At present, the utilization of high-sodium coal is mainly to mix low-alkali metal coal for combustion, but the method can not fundamentally solve the problems of slag formation, pollution and the like of equipment, and an effective method for sodium removal pretreatment of the high-sodium coal is needed to be found. The separation and enrichment method of the microscopic components is mainly a specific gravity method, but the treatment capacity of the specific gravity method is small and is limited to laboratory application, so that industrialization is difficult to realize. Researchers are gradually directing their eyes towards easily industrialized flotation separation methods that separate and enrich based on differences in the surface properties of coal and rock. Because the high-efficiency reagent system and flotation process parameters which are out of phase and adapt to the surface property difference between coal and rock components are not completely known, the enrichment rate of the microcomponents obtained by the current flotation separation method is low.
Therefore, according to the structural property difference of different micro-components and the occurrence state of sodium elements, an effective flotation separation method is searched for so as to reduce the sodium content and improve the enrichment rate of the micro-components at the same time, and the method has important values for the treatment of environmental pollution and the efficient utilization of coal energy.
Disclosure of Invention
In order to overcome the defects of the prior art, the invention provides a method for treating high-sodium high-inertness coal, which uses CO 2 Pretreating coal sample with CO 2 In flotation machines instead of airFlotation, namely reducing the sodium content of the coal sample product and improving the enrichment rate of vitrinite in clean coal and the enrichment rate of inertinite in tail coal.
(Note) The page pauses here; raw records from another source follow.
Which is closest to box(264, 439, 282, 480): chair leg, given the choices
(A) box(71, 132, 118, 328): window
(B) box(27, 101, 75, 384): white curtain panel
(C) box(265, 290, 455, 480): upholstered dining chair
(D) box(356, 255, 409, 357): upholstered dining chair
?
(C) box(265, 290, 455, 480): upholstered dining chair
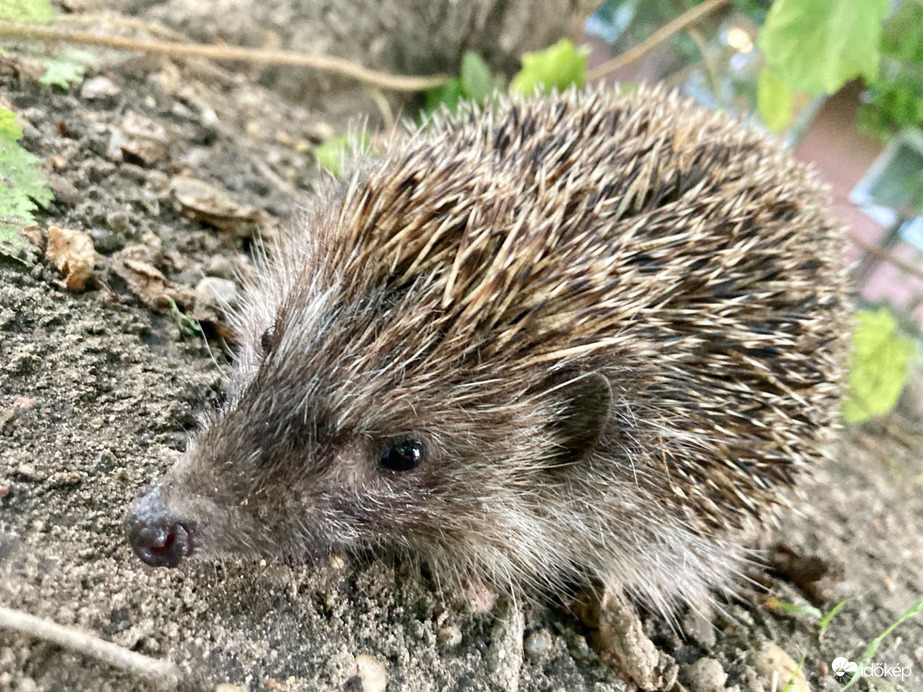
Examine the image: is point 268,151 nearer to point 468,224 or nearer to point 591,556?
point 468,224

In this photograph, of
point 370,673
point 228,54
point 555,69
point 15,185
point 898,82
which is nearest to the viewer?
point 370,673

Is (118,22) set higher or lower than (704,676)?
higher

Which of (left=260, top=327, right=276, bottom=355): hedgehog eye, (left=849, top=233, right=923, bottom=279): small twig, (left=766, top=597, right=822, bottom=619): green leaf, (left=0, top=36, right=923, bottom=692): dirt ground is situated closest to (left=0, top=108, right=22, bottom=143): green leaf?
(left=0, top=36, right=923, bottom=692): dirt ground

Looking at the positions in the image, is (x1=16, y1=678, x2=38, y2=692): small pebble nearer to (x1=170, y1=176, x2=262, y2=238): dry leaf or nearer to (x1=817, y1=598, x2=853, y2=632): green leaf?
(x1=170, y1=176, x2=262, y2=238): dry leaf

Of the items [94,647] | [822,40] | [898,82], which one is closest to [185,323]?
[94,647]

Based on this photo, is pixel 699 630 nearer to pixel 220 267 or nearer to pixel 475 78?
pixel 220 267

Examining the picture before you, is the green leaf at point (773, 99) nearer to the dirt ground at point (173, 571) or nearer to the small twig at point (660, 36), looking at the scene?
the small twig at point (660, 36)

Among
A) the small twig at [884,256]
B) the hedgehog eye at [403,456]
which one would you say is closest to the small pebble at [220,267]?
the hedgehog eye at [403,456]
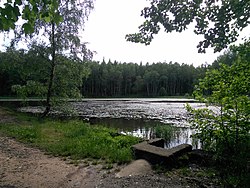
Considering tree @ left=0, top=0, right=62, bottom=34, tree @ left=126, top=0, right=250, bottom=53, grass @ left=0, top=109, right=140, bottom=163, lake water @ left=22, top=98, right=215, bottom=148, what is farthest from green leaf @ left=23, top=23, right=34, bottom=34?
lake water @ left=22, top=98, right=215, bottom=148

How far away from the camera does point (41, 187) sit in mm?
4660

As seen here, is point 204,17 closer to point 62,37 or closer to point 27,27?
point 27,27

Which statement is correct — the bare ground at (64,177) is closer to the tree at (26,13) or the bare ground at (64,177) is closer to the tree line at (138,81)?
the tree at (26,13)

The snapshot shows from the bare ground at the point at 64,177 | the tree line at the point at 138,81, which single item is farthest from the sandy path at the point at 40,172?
the tree line at the point at 138,81

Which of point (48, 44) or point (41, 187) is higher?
point (48, 44)

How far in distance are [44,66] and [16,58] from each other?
195 cm

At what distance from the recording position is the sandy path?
192 inches

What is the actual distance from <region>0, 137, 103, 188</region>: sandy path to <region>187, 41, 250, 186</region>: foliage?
2988 mm

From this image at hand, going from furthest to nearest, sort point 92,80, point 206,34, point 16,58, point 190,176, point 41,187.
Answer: point 92,80
point 16,58
point 190,176
point 41,187
point 206,34

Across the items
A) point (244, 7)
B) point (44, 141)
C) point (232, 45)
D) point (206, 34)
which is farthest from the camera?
point (44, 141)

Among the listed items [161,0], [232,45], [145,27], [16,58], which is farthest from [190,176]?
[16,58]

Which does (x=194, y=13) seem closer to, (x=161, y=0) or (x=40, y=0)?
(x=161, y=0)

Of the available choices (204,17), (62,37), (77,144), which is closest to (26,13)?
(204,17)

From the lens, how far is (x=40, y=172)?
5539 millimetres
In order to achieve the technical purpose, the invention adopts the following technical scheme:
a method for treating high sodium high inertness coal, comprising the steps of:
s1: crushing coal into fine raw coal with the particle size of 5-500 mu m;
s2: mixing the fine-grained raw coal in the step S1 with water to prepare coal slurry with the concentration of 80-100g/L, and stirring the coal slurry for 30S;
s3: charging CO into the coal slurry in step S2 2 Gas is filled with CO at the same time 2 Stirring for 3-10min, and stopping CO charging 2 A gas;
s4: adding a collector into the coal slurry in the step S3, and stirring the coal slurry for 2-3min;
s5: adding a foaming agent into the coal slurry in the step S4, and stirring the coal slurry for 20-60S;
s6: charging CO into the coal slurry in step S5 2 The gas is scraped for flotation, and the time of the scraped flotation is 5-10min.
Preferably, the fine raw coal in step S1 is a high sodium high inertness group coal.
Preferably, the temperature of the coal slurry in the steps S2, S3, S4, S5 and S6 is 10-40 ℃, and the stirring rotation speed is 1800-2500r/min.
Preferably, CO in step S3 and step S6 2 The flow rate of the gas is 0.125-0.4m 3 /h。
Preferably, the collector in step S4 is a cationic collector or a built collector.
Preferably, the collector in step S4 is an MB built collector.
Preferably, the frother in step S5 is an alcohol collector.
Preferably, the foaming agent in step S5 is a secondary octanol or a fusel oil.
Preferably, the collector is used in step S4 in an amount of 2000-3000g/t.
Preferably, the amount of blowing agent used in step S5 is 500-1000g/t.
Compared with the prior art, the invention has the beneficial effects that:
1. the invention utilizes CO 2 Dissolving in water to form carbonic acid to provide H to coal slurry + And due to the obstruction of the water solution and the coal particles, the CO 2 The catalyst is adsorbed on the surfaces of coal particles and is free in coal slurry, so that the 'inter-particle effect' of coal is reduced, and the coal particles are distributed more uniformly, so that the contact area of the coal particles and a solution is increased, and the removal of sodium components in the coal is effectively promoted.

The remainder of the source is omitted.